■ **Exercise directions**: A line counts if it contains the word "States" at least once. State how many such lines the records contain, giving the number alone.
*** Begin section ***
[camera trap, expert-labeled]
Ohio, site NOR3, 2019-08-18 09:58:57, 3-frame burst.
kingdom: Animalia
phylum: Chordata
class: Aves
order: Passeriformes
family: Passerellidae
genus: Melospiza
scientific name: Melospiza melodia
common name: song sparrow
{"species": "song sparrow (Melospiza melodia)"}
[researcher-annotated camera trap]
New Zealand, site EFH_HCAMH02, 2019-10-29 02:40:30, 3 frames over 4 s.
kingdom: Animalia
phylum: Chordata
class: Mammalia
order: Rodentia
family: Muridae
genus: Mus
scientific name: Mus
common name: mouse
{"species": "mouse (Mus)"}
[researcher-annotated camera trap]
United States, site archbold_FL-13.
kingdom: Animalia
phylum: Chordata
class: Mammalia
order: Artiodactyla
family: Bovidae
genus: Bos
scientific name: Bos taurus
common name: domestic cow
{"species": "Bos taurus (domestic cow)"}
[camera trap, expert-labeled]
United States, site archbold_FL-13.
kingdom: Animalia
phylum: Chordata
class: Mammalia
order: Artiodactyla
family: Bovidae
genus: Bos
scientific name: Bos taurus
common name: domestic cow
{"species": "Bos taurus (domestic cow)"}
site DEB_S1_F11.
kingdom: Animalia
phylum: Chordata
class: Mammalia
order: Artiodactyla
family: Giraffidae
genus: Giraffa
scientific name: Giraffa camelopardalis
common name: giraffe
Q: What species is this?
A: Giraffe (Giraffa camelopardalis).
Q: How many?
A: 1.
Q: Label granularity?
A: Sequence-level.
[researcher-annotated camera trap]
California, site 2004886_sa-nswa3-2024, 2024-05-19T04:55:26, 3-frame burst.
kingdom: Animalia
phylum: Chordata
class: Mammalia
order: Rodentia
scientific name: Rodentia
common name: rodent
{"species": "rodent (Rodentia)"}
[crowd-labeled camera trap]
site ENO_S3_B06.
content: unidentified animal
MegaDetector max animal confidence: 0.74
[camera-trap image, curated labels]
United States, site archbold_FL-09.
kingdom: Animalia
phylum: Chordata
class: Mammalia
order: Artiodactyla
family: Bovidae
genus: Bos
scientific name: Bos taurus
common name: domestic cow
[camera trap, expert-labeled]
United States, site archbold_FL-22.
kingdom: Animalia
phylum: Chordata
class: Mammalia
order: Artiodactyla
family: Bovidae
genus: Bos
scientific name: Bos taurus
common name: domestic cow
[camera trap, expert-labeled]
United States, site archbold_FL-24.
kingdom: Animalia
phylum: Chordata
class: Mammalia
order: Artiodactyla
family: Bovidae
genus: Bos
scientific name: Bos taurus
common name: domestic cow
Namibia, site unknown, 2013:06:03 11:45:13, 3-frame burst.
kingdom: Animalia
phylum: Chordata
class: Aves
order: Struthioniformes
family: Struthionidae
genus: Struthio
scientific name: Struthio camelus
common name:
*** End section ***
■ **Answer space**: 5